Quand consulter un médecin ?
Il est important de ne pas tout attribuer aux règles. Une fièvre persistante, des pertes inhabituelles, des saignements très abondants ou des douleurs qui ne cèdent pas aux anti-inflammatoires doivent alerter.
Dans ces cas, une consultation médicale est indispensable afin d’écarter d’autres causes comme l’endométriose, les fibromes ou l’adénomyose. L’Assurance maladie recommande également de consulter lorsque les douleurs entraînent un absentéisme régulier ou une altération majeure de la qualité de vie.
En toile de fond, un débat de société
Au-delà de la terminologie, la “grippe menstruelle” relance un débat plus large sur la place des règles dans la société française. En mars 2024, une proposition de loi visant à instaurer un congé menstruel a été rejetée en commission à l’Assemblée nationale. Le sujet n’est pourtant pas clos. Plusieurs universités, comme Angers ou Bordeaux-Montaigne, ont déjà mis en place des dispositifs permettant à leurs étudiantes de bénéficier de jours d’absence en cas de règles invalidantes.
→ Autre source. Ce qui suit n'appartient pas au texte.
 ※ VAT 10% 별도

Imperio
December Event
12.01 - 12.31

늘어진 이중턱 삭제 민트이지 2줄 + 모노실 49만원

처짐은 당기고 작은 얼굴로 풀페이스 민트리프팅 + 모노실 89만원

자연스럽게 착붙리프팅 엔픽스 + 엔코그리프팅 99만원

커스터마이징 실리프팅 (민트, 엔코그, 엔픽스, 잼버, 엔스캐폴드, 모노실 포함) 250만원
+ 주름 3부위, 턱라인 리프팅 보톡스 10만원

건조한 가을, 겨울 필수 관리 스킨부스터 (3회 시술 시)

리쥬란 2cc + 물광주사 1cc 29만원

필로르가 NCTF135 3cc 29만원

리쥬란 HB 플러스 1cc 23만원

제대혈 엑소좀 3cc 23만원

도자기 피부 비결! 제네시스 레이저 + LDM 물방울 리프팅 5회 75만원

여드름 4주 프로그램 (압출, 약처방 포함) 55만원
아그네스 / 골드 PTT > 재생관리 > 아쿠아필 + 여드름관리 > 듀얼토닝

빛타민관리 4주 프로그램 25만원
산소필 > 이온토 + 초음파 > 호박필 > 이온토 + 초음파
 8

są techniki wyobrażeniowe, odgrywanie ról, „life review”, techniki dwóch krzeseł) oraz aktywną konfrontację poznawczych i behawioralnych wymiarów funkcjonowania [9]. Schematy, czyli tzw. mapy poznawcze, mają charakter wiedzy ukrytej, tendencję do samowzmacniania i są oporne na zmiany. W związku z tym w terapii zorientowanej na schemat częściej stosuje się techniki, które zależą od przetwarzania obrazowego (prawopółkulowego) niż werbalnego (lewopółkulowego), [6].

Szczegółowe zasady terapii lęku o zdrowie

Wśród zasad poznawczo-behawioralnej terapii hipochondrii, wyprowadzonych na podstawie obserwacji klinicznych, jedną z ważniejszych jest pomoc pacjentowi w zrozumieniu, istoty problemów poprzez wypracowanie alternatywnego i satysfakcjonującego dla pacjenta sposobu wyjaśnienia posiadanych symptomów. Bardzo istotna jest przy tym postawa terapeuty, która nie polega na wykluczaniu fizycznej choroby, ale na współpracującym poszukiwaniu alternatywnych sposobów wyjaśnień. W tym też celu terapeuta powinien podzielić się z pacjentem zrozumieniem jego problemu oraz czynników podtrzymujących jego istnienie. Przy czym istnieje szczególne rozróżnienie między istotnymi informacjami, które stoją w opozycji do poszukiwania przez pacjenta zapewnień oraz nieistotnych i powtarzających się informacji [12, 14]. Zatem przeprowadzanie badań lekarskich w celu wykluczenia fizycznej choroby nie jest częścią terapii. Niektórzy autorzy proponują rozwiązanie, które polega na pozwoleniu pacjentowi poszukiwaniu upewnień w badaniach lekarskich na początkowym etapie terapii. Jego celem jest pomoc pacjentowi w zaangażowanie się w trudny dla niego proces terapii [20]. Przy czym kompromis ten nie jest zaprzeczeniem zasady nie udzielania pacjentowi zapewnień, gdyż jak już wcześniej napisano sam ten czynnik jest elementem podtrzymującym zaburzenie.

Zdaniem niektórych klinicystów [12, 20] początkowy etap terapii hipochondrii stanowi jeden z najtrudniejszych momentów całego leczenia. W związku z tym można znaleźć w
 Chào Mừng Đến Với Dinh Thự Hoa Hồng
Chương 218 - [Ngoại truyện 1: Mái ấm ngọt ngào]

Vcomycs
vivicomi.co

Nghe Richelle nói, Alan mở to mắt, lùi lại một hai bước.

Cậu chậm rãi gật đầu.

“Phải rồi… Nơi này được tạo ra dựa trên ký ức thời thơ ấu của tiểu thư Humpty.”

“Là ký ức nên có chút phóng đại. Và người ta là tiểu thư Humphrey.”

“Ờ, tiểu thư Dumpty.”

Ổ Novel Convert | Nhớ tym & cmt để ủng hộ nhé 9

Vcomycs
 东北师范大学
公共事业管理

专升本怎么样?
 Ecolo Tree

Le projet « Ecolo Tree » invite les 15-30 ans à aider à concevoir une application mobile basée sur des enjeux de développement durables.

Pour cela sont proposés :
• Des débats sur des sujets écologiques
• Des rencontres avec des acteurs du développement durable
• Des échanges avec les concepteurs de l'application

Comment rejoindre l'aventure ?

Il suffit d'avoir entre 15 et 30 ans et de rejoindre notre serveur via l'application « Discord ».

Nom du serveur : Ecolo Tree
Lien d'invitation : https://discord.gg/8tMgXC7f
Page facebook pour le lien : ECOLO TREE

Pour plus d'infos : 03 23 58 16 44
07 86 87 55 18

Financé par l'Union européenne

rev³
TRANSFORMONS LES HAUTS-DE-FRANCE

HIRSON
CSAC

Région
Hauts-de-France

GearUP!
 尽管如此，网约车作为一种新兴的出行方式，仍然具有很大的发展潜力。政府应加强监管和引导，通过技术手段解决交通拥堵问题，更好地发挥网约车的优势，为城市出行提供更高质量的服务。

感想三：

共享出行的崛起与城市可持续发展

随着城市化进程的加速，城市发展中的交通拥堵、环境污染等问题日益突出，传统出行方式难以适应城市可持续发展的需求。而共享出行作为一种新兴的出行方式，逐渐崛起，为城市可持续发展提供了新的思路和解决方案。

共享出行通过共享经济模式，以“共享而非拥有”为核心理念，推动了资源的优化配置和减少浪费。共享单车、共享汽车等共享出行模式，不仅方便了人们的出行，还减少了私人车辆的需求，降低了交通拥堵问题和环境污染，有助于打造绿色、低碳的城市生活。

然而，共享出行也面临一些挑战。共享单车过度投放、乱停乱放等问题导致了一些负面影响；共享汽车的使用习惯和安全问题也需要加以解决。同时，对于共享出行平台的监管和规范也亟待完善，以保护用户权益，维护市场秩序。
Ces initiatives témoignent d’une prise de conscience progressive, alors même que la recherche rappelle l’ampleur du problème : 90 % des femmes souffrent, 40 % de manière sévère.
À SAVOIR
Selon l’Inserm, les douleurs menstruelles sont l’un des premiers motifs d’absentéisme scolaire et professionnel chez les jeunes femmes en France. Elles sont aussi régulièrement associées à des pathologies sous-diagnostiquées comme l’endométriose, qui toucherait environ 10 % des femmes en âge de procréer.